Bad if you want to maintain any sense of humanity. On a personal level, Patel is accused of being a bully; in a professional capacity, she’s known for her right-leaning views on immigration and shifting blame as refugees die in attempts to cross the channel. Within the UK, she’s also made an impact as the brains behind the oppressive Police, Crime, Sentencing and Courts Bill.


Good if you’re going to miss laughing at Boris Johnson’s incompetence. After all, Jeremy Hunt is the man who accidentally pulled the emergency stop cord in a train toilet, on the way to a Tory conference. He also thought his Chinese wife was Japanese that one time. Oh, and the rhyming potential of his last name is an obvious plus.

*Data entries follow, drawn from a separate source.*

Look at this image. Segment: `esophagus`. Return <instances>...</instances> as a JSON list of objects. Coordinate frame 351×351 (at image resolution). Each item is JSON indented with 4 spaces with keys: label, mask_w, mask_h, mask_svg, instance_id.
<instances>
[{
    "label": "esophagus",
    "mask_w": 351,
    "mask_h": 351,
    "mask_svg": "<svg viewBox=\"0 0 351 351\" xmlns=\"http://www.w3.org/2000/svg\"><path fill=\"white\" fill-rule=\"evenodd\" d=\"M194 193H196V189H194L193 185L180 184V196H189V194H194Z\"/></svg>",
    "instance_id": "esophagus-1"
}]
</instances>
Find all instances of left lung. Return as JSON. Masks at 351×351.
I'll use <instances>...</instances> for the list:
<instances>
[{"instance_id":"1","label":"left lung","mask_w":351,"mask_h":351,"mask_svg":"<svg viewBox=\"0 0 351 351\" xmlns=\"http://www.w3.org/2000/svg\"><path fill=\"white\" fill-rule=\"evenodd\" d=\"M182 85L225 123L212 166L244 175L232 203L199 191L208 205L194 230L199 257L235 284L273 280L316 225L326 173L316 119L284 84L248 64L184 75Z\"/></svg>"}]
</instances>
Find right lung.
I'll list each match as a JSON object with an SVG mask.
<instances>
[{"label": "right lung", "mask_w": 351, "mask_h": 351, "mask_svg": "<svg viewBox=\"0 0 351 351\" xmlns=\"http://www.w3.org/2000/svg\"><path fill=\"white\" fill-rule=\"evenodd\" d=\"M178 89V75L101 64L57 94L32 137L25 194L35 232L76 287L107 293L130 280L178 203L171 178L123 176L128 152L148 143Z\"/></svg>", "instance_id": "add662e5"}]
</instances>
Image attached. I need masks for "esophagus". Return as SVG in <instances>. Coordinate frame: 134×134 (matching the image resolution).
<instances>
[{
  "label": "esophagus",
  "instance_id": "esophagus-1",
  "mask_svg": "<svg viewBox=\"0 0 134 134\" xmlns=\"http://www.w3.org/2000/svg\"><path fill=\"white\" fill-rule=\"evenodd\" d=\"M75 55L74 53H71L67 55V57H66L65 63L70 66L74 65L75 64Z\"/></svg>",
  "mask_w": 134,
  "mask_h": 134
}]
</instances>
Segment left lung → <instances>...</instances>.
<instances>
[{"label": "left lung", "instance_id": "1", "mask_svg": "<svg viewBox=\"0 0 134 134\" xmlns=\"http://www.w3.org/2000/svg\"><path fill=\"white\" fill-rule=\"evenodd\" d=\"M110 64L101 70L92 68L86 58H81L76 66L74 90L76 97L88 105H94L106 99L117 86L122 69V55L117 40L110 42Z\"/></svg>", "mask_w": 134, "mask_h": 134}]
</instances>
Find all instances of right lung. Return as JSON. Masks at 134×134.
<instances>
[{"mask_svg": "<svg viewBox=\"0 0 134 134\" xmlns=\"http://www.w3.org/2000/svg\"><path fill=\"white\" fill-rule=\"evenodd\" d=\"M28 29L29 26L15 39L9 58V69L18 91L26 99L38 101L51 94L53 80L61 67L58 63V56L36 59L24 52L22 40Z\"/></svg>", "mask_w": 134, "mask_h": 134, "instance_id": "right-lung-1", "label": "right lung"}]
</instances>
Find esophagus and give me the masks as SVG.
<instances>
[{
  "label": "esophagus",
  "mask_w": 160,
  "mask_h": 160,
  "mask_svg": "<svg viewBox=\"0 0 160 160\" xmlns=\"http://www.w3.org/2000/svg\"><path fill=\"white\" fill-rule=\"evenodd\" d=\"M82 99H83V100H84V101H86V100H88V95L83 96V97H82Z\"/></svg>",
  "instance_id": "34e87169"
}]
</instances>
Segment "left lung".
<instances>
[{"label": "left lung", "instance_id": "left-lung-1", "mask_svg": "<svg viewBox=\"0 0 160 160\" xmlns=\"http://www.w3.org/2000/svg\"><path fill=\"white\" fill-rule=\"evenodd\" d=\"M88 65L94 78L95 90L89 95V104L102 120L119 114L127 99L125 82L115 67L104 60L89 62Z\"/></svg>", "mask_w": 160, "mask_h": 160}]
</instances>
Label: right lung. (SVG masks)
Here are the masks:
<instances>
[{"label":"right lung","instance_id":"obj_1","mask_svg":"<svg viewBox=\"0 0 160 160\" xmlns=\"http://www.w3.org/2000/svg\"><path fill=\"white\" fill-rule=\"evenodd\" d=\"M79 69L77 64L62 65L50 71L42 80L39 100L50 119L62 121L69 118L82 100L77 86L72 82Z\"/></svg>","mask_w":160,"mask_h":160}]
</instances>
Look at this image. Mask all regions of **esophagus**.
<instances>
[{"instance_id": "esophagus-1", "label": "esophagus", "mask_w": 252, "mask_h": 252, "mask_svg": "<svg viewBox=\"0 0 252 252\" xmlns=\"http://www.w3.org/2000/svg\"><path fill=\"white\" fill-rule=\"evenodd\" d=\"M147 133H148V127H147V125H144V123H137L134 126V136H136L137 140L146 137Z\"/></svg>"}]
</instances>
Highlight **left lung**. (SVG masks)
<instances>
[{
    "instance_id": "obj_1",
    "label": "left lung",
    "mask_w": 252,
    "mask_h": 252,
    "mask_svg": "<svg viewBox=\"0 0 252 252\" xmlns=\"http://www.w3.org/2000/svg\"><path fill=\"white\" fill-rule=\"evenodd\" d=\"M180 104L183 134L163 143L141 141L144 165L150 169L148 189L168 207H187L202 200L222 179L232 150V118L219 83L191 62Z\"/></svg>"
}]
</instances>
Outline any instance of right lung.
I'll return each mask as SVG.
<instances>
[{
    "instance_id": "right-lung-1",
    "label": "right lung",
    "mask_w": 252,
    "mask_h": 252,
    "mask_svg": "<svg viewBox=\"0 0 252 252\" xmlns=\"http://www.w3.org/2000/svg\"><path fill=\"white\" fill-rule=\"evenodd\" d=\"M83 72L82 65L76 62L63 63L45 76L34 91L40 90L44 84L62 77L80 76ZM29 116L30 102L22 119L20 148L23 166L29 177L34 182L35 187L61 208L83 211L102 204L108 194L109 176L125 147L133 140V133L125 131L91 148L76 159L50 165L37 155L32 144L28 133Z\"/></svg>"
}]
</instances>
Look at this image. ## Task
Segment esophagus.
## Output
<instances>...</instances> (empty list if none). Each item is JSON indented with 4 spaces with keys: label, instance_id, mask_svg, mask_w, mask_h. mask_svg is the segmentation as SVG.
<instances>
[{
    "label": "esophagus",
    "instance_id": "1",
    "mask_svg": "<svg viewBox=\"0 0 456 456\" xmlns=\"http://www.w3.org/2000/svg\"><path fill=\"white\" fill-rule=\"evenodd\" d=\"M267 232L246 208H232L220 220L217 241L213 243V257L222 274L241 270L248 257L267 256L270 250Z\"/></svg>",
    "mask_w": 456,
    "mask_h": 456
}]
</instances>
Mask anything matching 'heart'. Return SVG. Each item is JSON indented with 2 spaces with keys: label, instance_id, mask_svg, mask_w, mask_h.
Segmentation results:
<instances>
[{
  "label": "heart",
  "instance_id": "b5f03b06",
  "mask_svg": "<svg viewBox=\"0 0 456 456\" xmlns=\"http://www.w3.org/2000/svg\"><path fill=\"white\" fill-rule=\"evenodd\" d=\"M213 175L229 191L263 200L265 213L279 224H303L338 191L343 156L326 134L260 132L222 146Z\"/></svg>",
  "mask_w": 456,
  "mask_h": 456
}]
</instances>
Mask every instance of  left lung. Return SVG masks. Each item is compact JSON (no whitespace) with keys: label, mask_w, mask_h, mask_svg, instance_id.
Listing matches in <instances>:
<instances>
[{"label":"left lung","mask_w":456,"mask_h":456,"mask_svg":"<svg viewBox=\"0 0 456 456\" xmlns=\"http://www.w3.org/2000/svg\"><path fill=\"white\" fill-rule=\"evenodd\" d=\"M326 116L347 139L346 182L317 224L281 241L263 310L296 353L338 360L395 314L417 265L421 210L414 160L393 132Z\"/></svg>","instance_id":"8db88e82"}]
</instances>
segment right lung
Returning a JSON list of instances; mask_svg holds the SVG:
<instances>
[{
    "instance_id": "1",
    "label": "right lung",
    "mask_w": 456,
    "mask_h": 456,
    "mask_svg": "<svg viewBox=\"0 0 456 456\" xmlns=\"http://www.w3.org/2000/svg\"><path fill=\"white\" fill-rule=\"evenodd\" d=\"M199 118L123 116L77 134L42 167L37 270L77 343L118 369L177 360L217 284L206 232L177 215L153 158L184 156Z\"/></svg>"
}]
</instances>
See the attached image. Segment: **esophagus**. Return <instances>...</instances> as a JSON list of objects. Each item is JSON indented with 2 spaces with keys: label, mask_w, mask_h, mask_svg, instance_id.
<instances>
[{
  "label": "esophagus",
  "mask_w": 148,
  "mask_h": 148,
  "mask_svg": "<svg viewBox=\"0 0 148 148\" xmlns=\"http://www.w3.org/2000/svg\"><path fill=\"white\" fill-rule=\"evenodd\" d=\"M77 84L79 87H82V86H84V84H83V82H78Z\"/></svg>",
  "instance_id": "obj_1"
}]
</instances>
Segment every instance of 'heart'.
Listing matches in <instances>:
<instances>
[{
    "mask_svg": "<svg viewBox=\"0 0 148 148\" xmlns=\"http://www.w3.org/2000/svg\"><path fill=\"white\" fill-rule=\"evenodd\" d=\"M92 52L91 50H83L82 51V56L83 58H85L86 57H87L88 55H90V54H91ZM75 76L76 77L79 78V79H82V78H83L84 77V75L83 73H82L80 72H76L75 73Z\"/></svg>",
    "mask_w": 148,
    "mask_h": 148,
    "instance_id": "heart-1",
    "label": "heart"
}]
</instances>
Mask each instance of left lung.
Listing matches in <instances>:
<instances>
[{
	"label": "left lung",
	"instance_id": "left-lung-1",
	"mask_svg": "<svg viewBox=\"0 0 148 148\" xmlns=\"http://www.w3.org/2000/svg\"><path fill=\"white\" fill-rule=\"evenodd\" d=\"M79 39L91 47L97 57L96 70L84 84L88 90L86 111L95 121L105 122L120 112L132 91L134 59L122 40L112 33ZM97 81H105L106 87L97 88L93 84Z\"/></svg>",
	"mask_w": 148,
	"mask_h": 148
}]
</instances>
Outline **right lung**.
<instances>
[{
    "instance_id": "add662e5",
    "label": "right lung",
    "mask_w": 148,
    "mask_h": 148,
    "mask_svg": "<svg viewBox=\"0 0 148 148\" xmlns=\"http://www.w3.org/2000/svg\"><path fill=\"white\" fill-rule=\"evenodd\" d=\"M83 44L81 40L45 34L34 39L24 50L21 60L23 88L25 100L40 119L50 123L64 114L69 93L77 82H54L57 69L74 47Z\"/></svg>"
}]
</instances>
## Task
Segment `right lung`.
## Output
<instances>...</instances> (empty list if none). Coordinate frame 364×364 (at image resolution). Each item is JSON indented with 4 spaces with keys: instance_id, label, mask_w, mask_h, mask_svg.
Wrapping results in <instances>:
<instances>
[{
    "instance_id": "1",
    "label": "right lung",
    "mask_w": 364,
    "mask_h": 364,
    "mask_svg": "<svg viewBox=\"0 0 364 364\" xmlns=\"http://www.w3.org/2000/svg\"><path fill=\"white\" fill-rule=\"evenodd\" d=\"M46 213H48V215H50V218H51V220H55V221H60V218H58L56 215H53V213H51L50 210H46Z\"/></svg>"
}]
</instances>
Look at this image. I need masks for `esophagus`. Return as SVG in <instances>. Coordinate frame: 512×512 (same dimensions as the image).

Bad if you value the NHS, or abortion rights. Though Hunt credits himself as the man who saved the NHS, he actually oversaw years of underfunding that left the health service ill-equipped to deal with the pandemic years later.


Good if you like an underdog story. The trade minister has worse odds than the other politicians in this list, but has also been billed as a “dark horse” in the race. She also lost a bet once and had to say “cock” six times in a House of Commons speech, which is… something.

Bad if you didn’t vote Leave. Mordaunt was a vocal backer of leaving the EU, and commentators suggest that she could rise to power by appealing to the pro-Leave wing of the party, as if half the Tories’ fetish for Brexit wasn’t all too obvious already.